### What to do
1 – In the comment thread below, condense the paragraph beginning "Fears of a massive death toll" into a shorter version that keeps its main facts.
2 – Reproduce the passage of the comment thread below from "FIRST OFFICIAL: No, we’re" up to and including "body away, sir?".

### Document section
Posted by: Colman | Sep 9 2005 13:38 utc | 16

Further, note, In general, First Amendment rights can be restricted in “time, place, and manner” if needed to fulfill an “important government purpose,” as long as those restraints aren’t message-based (i.e., “content neutral”). Some communication channels must remain open, and the restraints must be “narrowly tailored” to the government purpose. Here’s some more info.
Finally, I don’t know all the case law, but perhaps the press could make the case here that the restraints are not narrowly tailored enough. But of course it’s to late.

Posted by: Uncle $cam | Sep 9 2005 13:43 utc | 17

Quote (SBS Australia):
Fears of a massive death toll from Hurricane Katrina have grown with news that 25,000 body bags have been sent to New Orleans. Up until now officials have put estimates only as high as 10,000 but any accurate count seems a long way off. Only a small number of corpses have been recovered and there seems little urgency to recover those that remain on the streets.
America’s a country that will venture to the ends of the Earth to recover the remains of the fallen, so why won’t it just come here – to pick him up? After all, just above, they’re very busy, sweeping the streets in a city that verges on the delusional. It’s now easier to find the local dead than the living. Call me obsessive but these images are puzzling.
REPORTER: You’re not taking the body away?
FIRST OFFICIAL: No, we’re not…
REPORTER: It’s been here for six days now.
FIRST OFFICIAL: I know nothing about it.
SECOND OFFICIAL: We’re not…we just got here. We just got here.
FIRST OFFICIAL: We know nothing about it.
REPORTER: OK, no-one’s taking the body away? Are you taking the body away, sir?
THIRD OFFICIAL: No. We’re not.
REPORTER: Or that one there? Who’s going to take the body away?
THIRD OFFICIAL: I don’t think we’re at that stage of the operation yet.
PARAMEDIC: All I’m saying is, you can’t get any deader, so…I mean, dead’s dead. You can’t help the dead, you have to help the living.
These paramedics from Kentucky would be only too happy to help, but without orders and nothing to do, they’re out collecting memories. One of them is of the black brew that now oozes everywhere. At the famous Lafayette Cemetery they used to build the graves high to prevent the bodies from contaminating the water – a lesson neglected today.
DR JAMES MOISES, HEALTH WORKER: The decomposing bodies that are occurring right now in the water – and there’s thousands of them – the things we worry about is hepatitis A, hepatitis B, other infectious diseases that may be in the water.
**
WTF is wrong with USA?

Posted by: vbo | Sep 9 2005 14:06 utc | 18

Please just rest and recharge yourself.
Heaven knows that we need and the victims need an eloquent voice to speak for them.

Posted by: dv | Sep 9 2005 14:21 utc | 19

We have to go down fighting.
Hmm. Billy Beck has the same attitude about making a stand, knowing that he will probably be crushed like a bug. I admire Billy, but it’s not a sensible strategy.
Standoff weapons are best. Remember? – colonial American freedom fighters hid behind trees. No suicide missions. That’s why I’ve always supported time off for the genius who runs Whiskey Bar.

### Given entries

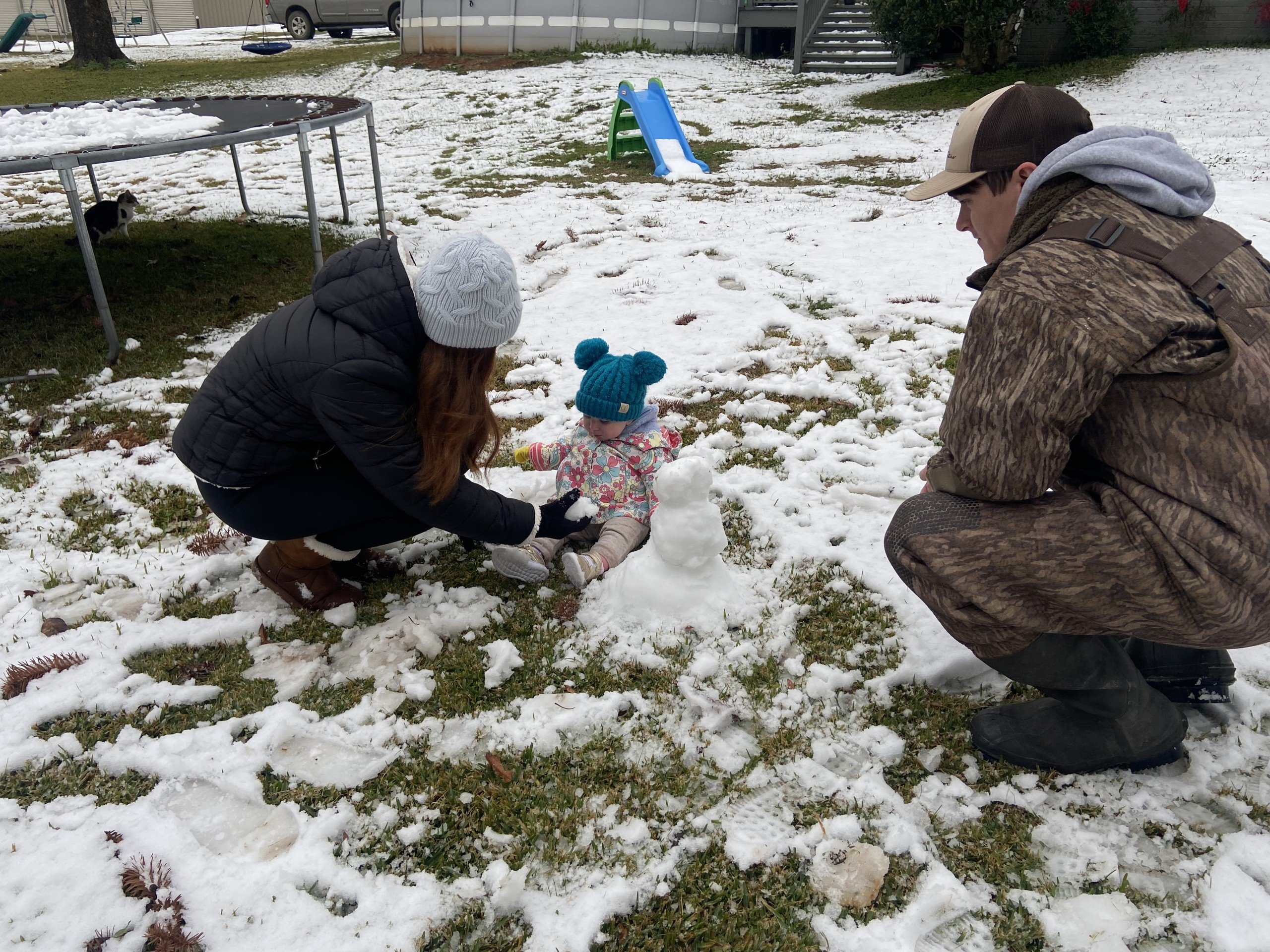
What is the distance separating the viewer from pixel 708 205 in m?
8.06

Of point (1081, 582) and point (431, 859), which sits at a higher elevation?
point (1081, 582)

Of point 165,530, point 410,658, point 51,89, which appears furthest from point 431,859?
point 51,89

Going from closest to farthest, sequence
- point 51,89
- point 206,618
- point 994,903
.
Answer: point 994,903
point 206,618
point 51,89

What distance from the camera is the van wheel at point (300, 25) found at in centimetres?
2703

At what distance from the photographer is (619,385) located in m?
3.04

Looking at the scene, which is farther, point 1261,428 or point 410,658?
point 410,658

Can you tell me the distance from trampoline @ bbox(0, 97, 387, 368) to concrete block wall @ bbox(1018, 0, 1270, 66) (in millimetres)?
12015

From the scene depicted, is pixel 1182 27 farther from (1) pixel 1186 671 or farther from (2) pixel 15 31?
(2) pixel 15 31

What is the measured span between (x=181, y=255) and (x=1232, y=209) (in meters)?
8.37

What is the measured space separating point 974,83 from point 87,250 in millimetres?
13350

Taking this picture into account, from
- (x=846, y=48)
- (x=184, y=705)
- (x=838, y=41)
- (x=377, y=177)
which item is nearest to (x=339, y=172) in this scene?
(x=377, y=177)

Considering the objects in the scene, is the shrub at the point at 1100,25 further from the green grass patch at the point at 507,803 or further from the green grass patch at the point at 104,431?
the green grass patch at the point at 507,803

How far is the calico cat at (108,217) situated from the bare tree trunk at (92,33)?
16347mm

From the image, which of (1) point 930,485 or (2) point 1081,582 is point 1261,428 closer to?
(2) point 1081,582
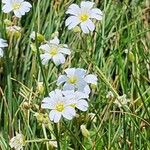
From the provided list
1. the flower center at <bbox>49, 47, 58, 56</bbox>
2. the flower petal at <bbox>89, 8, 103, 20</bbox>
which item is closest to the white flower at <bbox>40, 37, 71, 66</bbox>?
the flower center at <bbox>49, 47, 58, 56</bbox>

...

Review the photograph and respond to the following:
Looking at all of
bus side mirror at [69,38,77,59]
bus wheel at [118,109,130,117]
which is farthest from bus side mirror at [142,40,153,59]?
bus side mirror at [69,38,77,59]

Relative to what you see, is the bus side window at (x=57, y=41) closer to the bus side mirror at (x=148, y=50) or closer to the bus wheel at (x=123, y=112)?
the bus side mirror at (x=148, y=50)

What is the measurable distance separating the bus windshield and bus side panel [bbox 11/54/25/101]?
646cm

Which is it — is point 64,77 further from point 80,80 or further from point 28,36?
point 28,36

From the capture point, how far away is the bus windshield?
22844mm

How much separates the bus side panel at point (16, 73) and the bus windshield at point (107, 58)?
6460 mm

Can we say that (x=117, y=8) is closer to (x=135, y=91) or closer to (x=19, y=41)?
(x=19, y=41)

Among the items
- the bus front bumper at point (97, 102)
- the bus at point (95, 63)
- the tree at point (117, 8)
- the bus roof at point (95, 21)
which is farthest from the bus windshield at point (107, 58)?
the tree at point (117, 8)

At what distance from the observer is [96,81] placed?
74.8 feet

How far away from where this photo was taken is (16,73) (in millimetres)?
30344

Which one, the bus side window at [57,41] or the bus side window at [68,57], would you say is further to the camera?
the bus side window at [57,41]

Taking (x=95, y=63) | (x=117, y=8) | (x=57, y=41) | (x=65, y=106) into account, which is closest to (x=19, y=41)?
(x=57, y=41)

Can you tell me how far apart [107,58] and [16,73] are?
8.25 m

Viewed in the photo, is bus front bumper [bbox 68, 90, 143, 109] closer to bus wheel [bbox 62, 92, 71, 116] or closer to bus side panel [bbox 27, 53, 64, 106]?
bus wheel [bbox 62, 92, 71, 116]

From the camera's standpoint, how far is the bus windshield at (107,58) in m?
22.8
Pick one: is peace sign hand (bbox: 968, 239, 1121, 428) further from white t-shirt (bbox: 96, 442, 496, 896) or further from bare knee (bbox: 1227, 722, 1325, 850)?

### Response list
1 – News that 25,000 body bags were sent to New Orleans has deepened fears of a huge Hurricane Katrina death toll. Officials had estimated no more than 10,000 deaths, and an accurate count remains far off. Few corpses have been recovered, and there is little urgency to collect those still on the streets.

2 –
FIRST OFFICIAL: No, we’re not…
REPORTER: It’s been here for six days now.
FIRST OFFICIAL: I know nothing about it.
SECOND OFFICIAL: We’re not…we just got here. We just got here.
FIRST OFFICIAL: We know nothing about it.
REPORTER: OK, no-one’s taking the body away? Are you taking the body away, sir?